Things That Love You

Feel the warmth that you miss but is always there to support you

Jessica Heal
heal slowly
Published in
4 min readMar 16, 2022

--

Photo by Freddy Castro on Unsplash

Loneliness, this overbearing, powerful human emotion used to dominate my waking hours during some of the late nights. I felt utterly isolated, even though I just chatted with my loved ones a few minutes ago. The moment we said goodbye, my heart would sink into a dark pit, and my self-pity would flood in like a tsunami.

I would try to reason with myself, “you are not lonely. You are just alone. They are different.” The problem was: I KNEW they were different, so WHY couldn’t I stop feeling this gutting pain in my chest?

Years had passed since the first moment when I learned what loneliness looked like with Depression. I started my healing journey and came across the Poems That Love You newsletter. I had never particularly been drawn to poems in English, likely because I never tried to appreciate this form of literature in this language.

The poem that truly resonated with me for the first time from this email series was called “Priceless Gifts”. It was the 24th poem I received. I never felt what the title of the series promised to deliver — feeling loved by the poems — until I came across this poem:

Priceless Gifts
by Anna Swir

An empty day without events.
And that is why
it grew immense
as space. And suddenly
happiness of being
entered me.

I heard
in my heartbeat
the birth of time
and each instant of life
one after the other
came rushing in
like priceless gifts.

(from Talking to My Body by Anna Swir, translated from the Polish by Czeslaw Milosz and Leonard Nathan)

I never realized: I could indeed be loved by inanimate objects.

In this context, love becomes a relationship, a perception, rather than a commodity.
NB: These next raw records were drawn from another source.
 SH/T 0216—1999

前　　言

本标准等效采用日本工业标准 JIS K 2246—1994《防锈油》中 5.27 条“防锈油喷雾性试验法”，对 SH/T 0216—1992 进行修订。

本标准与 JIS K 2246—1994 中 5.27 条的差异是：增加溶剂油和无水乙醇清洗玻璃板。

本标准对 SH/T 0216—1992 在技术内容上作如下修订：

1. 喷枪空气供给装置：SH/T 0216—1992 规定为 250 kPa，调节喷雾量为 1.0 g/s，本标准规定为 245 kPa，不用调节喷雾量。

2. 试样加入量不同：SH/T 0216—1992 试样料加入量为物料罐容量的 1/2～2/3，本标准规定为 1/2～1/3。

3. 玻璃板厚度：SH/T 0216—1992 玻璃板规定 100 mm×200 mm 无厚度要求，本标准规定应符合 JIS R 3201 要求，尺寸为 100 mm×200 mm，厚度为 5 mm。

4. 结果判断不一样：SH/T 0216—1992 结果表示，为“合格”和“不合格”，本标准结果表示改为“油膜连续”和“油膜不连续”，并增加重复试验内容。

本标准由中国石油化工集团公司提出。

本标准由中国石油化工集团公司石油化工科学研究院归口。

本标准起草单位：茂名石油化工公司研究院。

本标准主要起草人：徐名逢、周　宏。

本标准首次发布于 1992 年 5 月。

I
Less desperate and elusive. More inviting and fluid.

If emotions have temperatures and textures, then I would describe love being cold and hard in the old context, and feeling warm and smooth in the new one, like a stream of warm water.
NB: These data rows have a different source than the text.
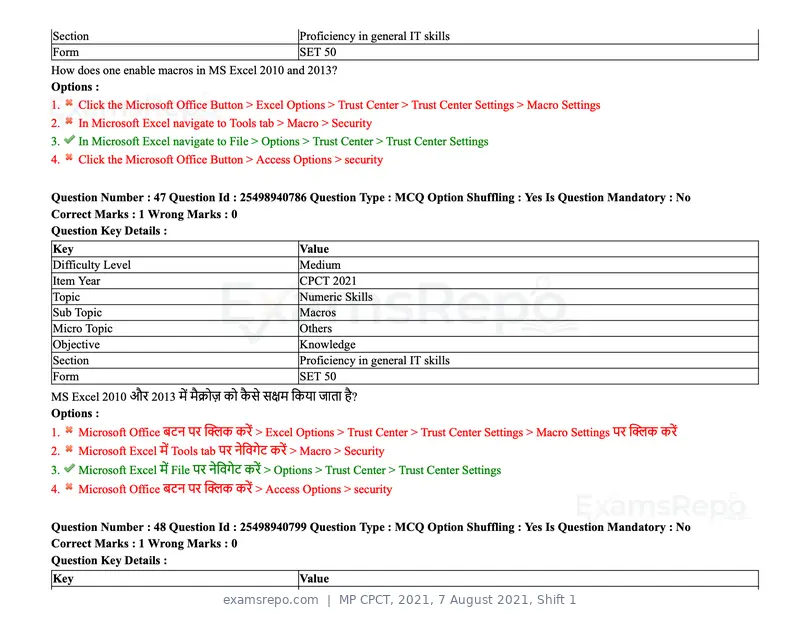 | Section | Proficiency in general IT skills |
|---|---|
| Form | SET 50 |

How does one enable macros in MS Excel 2010 and 2013?
Options :
1. ✖ Click the Microsoft Office Button > Excel Options > Trust Center > Trust Center Settings > Macro Settings
2. ✖ In Microsoft Excel navigate to Tools tab > Macro > Security
3. ✔ In Microsoft Excel navigate to File > Options > Trust Center > Trust Center Settings
4. ✖ Click the Microsoft Office Button > Access Options > security

Question Number : 47 Question Id : 25498940786 Question Type : MCQ Option Shuffling : Yes Is Question Mandatory : No
Correct Marks : 1 Wrong Marks : 0
Question Key Details :

| Key | Value |
|---|---|
| Difficulty Level | Medium |
| Item Year | CPCT 2021 |
| Topic | Numeric Skills |
| Sub Topic | Macros |
| Micro Topic | Others |
| Objective | Knowledge |
| Section | Proficiency in general IT skills |
| Form | SET 50 |

MS Excel 2010 और 2013 में मैक्रोज़ को कैसे सक्षम किया जाता है?
Options :
1. ✖ Microsoft Office बटन पर क्लिक करें > Excel Options > Trust Center > Trust Center Settings > Macro Settings पर क्लिक करें
2. ✖ Microsoft Excel में Tools tab पर नेविगेट करें > Macro > Security
3. ✔ Microsoft Excel में File पर नेविगेट करें > Options > Trust Center > Trust Center Settings
4. ✖ Microsoft Office बटन पर क्लिक करें > Access Options > security

Question Number : 48 Question Id : 25498940799 Question Type : MCQ Option Shuffling : Yes Is Question Mandatory : No
Correct Marks : 1 Wrong Marks : 0
Question Key Details :

| Key | Value |
|---|---|

examsrepo.com | MP CPCT, 2021, 7 August 2021, Shift 1

ExamsRepo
In the old context, once I finished the conversation with another caring living being, my environment turned cold and hard, void of love. In this new context, whether or not I was accompanied by another loving sentient being, my relationships with my environment stayed warm and nurturing.
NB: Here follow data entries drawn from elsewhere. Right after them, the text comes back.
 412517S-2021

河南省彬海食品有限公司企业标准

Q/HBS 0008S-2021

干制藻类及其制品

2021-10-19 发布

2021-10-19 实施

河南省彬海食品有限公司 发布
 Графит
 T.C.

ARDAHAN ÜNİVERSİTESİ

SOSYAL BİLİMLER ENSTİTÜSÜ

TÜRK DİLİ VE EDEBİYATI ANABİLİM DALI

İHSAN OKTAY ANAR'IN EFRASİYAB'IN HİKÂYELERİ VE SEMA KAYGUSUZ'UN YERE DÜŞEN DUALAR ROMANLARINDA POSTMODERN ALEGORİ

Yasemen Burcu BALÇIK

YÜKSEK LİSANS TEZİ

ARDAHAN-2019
Even my relationship with the inanimate objects produced by my body — my breaths, for example — became warm and lively:

“Feel the breaths soothing you, nurturing you.”

15 Minute Guided Breathing Meditation for Relaxation and Inner Stillness by Caroline McCready

Even the body itself became my friend — granted, I believe in soul and body being separate. Without a soul, the body is just a meat sack.

Nonetheless, this meat sack is supportive, resilient, helpful — loving, especially when I love it back:

“…feel your body, trillion of cells, supporting you, without you having to do anything.”

20 Minute Guided Meditation: Full-body Relaxation and Active Body Scan by Caroline McCready

In a sense, the more I notice how I am being supported and nurtured by my environment outside of my conscious mind, the more I feel connected to these inanimate objects than with some human beings. These inanimate objects don’t fail me when I love them back — when I take good care of them, appreciate our interactions, and honor our relationships.

“Our behavior is not defined by the objects in the environment but by our relationships to them.”

Atomic Habits by James Clear, p. 87

In this new context, I would say many things of us — our behaviors, temperaments, tastes, moods, outlook — are defined by our relationships to the objects in our environment.

The following are some of the things that I have discovered love me:

The best part of noticing my positive relationships with them is that I start to discover more and more such relationships in my environment — my desk, my kitchen, my room, and my body all of a sudden create a wonderland where I can rest, feel safe and even get stimulated in.

This discovery and realization remind me of this creature in Princess Mononoke — a goat-faced god of the mountain. Every time its foot touches the ground, plants blossom. When its foot lifts off the ground, plants wither.

The cycle of life and death continues always as long as it exists.

I aspire to be like it: so that as long as I exist, my surrounding can always be a wonderland of soulful beings — whether they are animate or not, sentient or not.